_Requirement_.
Put the line "Added a best practice guide and installation guide for CUDA" from the patch below into Spanish.

From ad270ac747f1889974230e8726d13bfbf8cbbce7 Mon Sep 17 00:00:00 2001
From: MatrixCompSci <wirezapp@gmail.com>
Date: Sun, 12 Apr 2015 12:46:32 -0400
Subject: [PATCH 3/4] Syntax fix

Fixed some syntax errors that were preventing it from compiling.
---
 nabo/cuda/kd_node.cu | 4 ++--
 1 file changed, 2 insertions(+), 2 deletions(-)

diff --git a/nabo/cuda/kd_node.cu b/nabo/cuda/kd_node.cu
index 4cb3ac3..9ecde32 100644
--- a/nabo/cuda/kd_node.cu
+++ b/nabo/cuda/kd_node.cu
@@ -179,7 +179,7 @@ __device__ void recursive_warp_search(const indx static_data, const point query_
 			return;
 		}
 		//If any of the remaining active threads are within bounds of the left node
-		if(__any(withinBounds(cd,query_point, p, heapHeadValue(ouput->entries), max_rad, max_error)
+		if(__any(withinBounds(cd,query_point, p, heapHeadValue(ouput->entries), max_rad, max_error)))
 		{
 			s->n = childLeft(n);
 			recursive_warp_search(static_data, query_point,  _Mask, output, 
@@ -202,7 +202,7 @@ __device__ void recursive_warp_search(const indx static_data, const point query_
 			return;
 		}
 		//If any of the remaining active threads are within bounds of the right node
-		if(__any(withinBounds(cd,query_point, p, heapHeadValue(ouput->entries), max_rad, max_error)
+		if(__any(withinBounds(cd,query_point, p, heapHeadValue(ouput->entries), max_rad, max_error)))
 		{
 			s->n = childRight(n);
 			recursive_warp_search(static_data, query_point,  _Mask, output, 

From 448b00882f1eaebae74e7945fbfad8b2d43c8afd Mon Sep 17 00:00:00 2001
From: MatrixCompSci <wirezapp@gmail.com>
Date: Sun, 12 Apr 2015 13:11:23 -0400
Subject: [PATCH 4/4] Update README.md

Added a best practice guide and installation guide for CUDA
---
 README.md | 32 ++++++++++++++++++++++++++++++++
 1 file changed, 32 insertions(+)

diff --git a/README.md b/README.md
index 4504d51..24dc874 100644
--- a/README.md
+++ b/README.md
@@ -48,6 +48,38 @@ libnabo provides the following compilation options, available through [CMake]:
 You can specify them with a command-line tool, `ccmake`, or with a graphical tool, `cmake-gui`.

_Information supplied_.
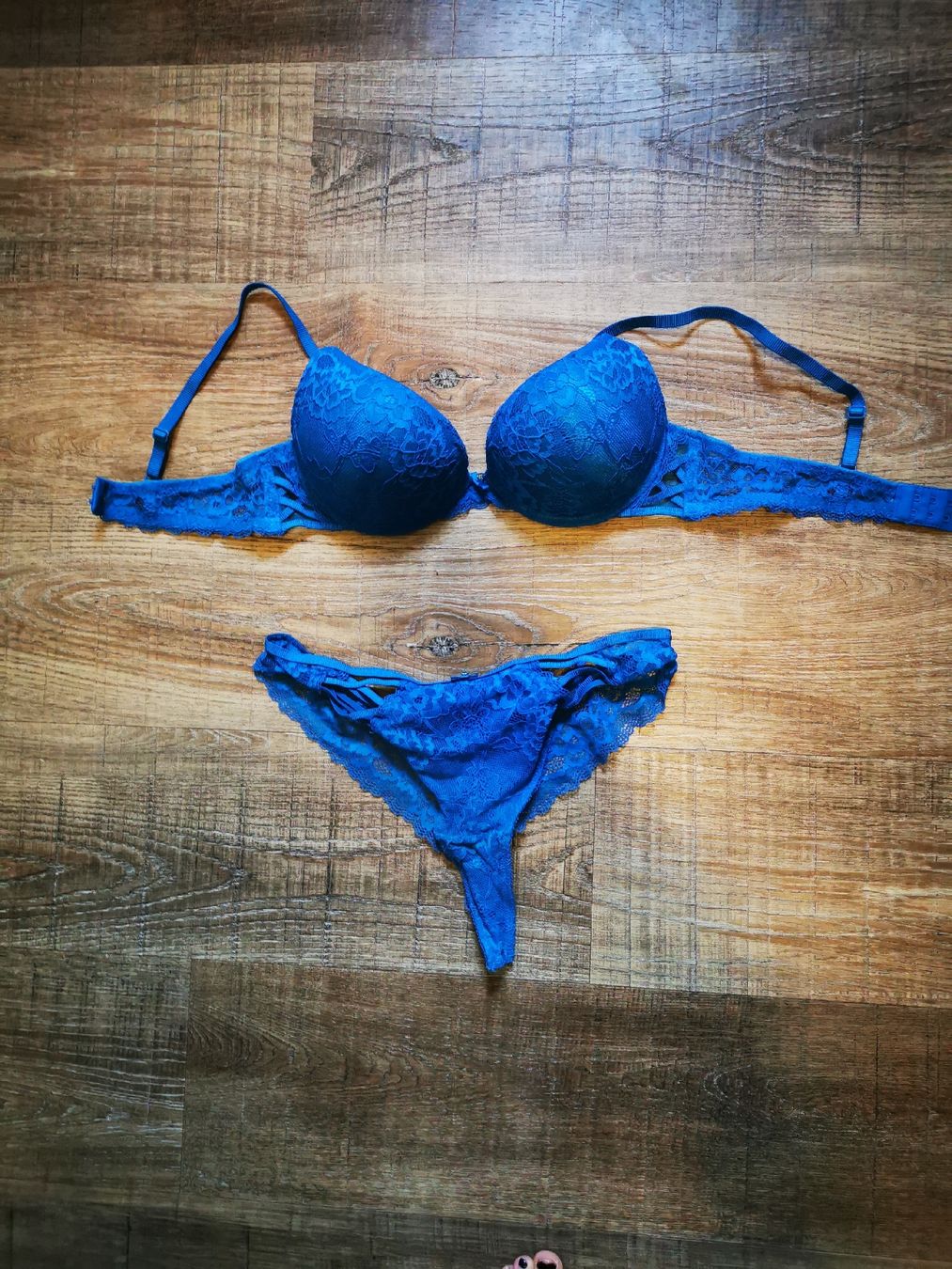 Altra biancheria intima: blaues Dessous-Set mit Spitze, Grösse 75C – Nuovo (secondo la descrizione) da Balsthal venduto da Leila_Luna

_Expected answer_.
Se agregaron una guía de buenas prácticas y una guía de instalación para CUDA